Ryan Tannehill's guarantee of starting comes with an expiration date
The Dolphins have to know Ryan Tannehill is not doing his job right now. They must see, as we all do, he’s not getting the offense in the end zone enough, he’s not reading the whole field all the time, he’s sometimes staring down receivers, he’s sometimes not getting rid of the football fast enough.
Everyone sees this.
The Dolphins must see this.
So why did coach Adam Gase, who is more intimate with these issues than anyone, anoint Tannehill his starting quarterback the rest of the season late Sunday afternoon after the quarterback laid another egg?
Why did the coach, asked after a 30-17 loss to the Tennessee Titans if he considered benching Tannehill during this two-interception day, steamroll the question in much the same way the Titans plowed his defense for 235 rushing yards?
“He’s not coming out,” Gase said with conviction. “You can ask me 100 times. He’s going to be in there the rest of this season.”
And for a moment, I thought there must be something about working for the Miami Dolphins that simply makes smart people do and say dumb things.
Remember in 2014, when the team was in the middle of losing three games in the season’s final four weeks and owner Stephen Ross announced Joe Philbin had earned another year?

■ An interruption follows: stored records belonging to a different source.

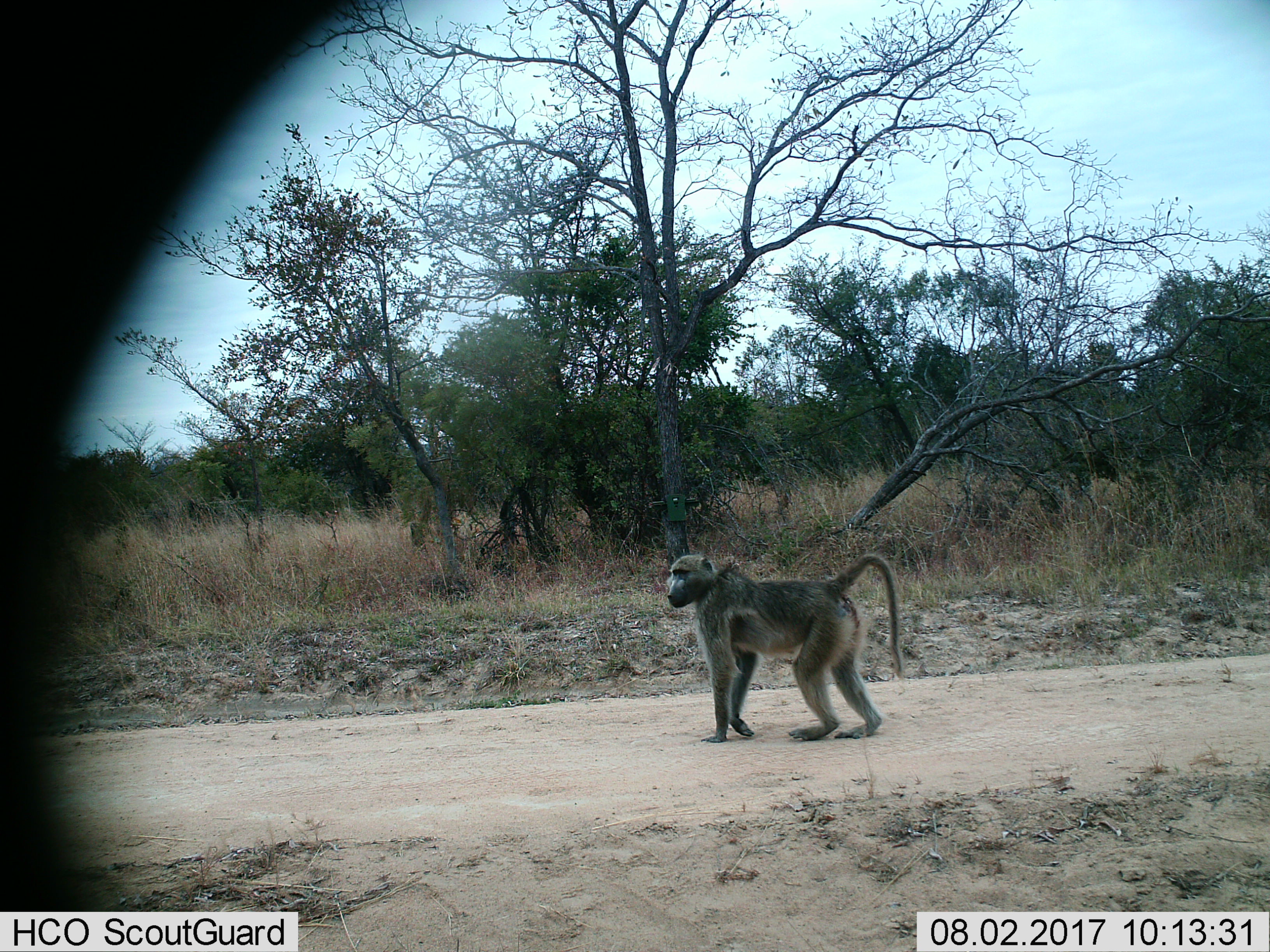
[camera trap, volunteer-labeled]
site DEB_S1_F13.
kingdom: Animalia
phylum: Chordata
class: Mammalia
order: Primates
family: Cercopithecidae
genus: Papio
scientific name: Papio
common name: baboon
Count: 1.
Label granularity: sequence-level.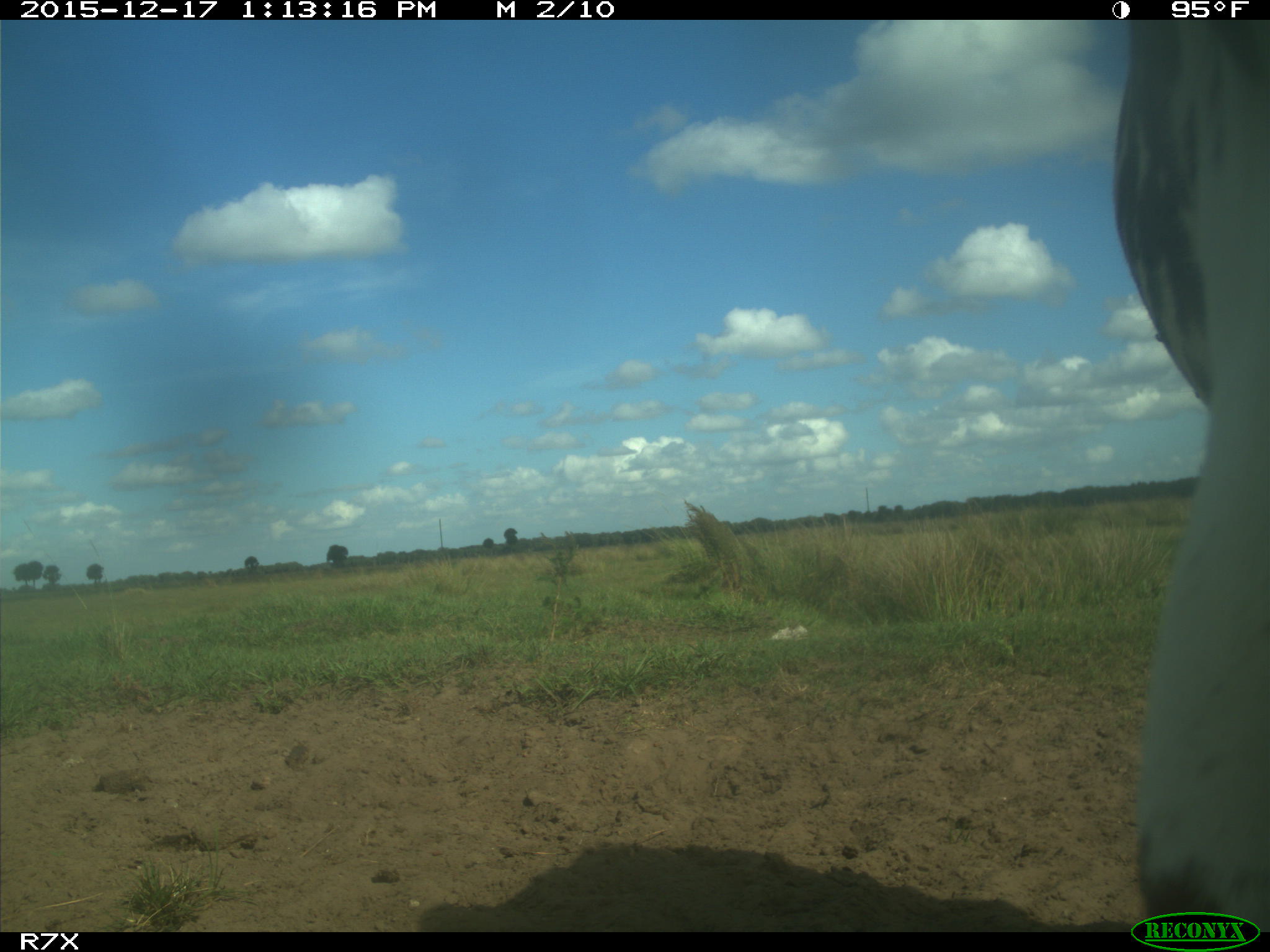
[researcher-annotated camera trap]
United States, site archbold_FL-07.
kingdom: Animalia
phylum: Chordata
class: Mammalia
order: Artiodactyla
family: Bovidae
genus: Bos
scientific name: Bos taurus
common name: domestic cow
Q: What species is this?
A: Bos taurus (domestic cow).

That was the time Ross gave the coach a contract extension, when the entire rest of the Earth was calling for Philbin’s firing.
For a minute, I thought I was living a similar moment. The Dolphins seemed to be rewarding ineptitude all over again.
Tannehill has, by every statistical measure, regressed this year. He’s thrown seven interceptions and six touchdowns. His quarterback rating is the lowest it has been since 2013.
Tannehill is the quarterback, so he’s ultimately judged by how many games he wins. And the Dolphins are off to a 1-4 start, their worst since 2011.
So that gets him a season-long endorsement as the starter?
Angry fans
Fans are not going to be happy. A contingent of them raised the chant of “We want Moore,” meaning they wanted backup quarterback Matt Moore replacing Tannehill during the second half.
And that’s not the full scale of dissatisfaction right now.
Fans are jumping ship on this franchise every day. They’ve seen enough. Been through enough. These people write to me after games in growing numbers to announce their departure from Dolfan status as if the email makes their intent official.
So it might seem smart to appease these people by offering them a sacrifice: Tannehill.
But backing away from the emotion of another loss, that would not be the intelligent approach. Gase’s proclamation about Tannehill is actually the intelligent approach.
Let’s face it: The Dolphins just lost to one of the worst teams in the entire NFL so that pretty much makes them one of the worst teams in the entire NFL. And that makes the rest of this season about a lot of things, but unfortunately none include making the playoffs.
Nope, this season has become about finding out who’s going to be on this team next year. The rest of this Dolphins season has become about deciding whether to keep or cut players such as Mario Williams, Byron Maxwell, Jermon Bushrod, Kenny Stills, Koa Misi, Jelani Jenkins, Arian Foster and Jordan Cameron.
And heading that list of players the Dolphins must make a decision about is none other than Ryan Tannehill.
That’s Job One — deciding if Tannehill is part of the problem or can be part of the solution.
That decision was looming anyway even before the Dolphins got off to this wretched start. Tannehill, you see, is counting $11.64 million against the salary cap this season. That’s a lot.
But next year, the extension he signed in 2015 kicks his salary into overdrive, and he is scheduled to cost the Dolphins $20.3 million against the cap.
That cost is prohibitive even for a good quarterback. But no NFL team would want to carry a mediocre or inconsistent quarterback for that price.
Final audition
So, the rest of this season allows the Dolphins to decide if Tannehill is basically a mediocre or inconsistent quarterback — a middle of the pack guy due a top of the mountain payday.
If Tannehill proves himself less than worthy of his payday, the Dolphins can walk away from him and actually save salary cap space in the transaction.
And the only way the team — or anyone — can honestly make that decision at the end of the season is by letting Tannehill play and prove himself worthy of the big money. Or not.
“I know coach has confidence in me — I have confidence in myself — and I think the guys on offense have confidence in me,” Tannehill said.
That’s good. But that confidence comes with an end-of-season expiration date unless Tannehill improves significantly.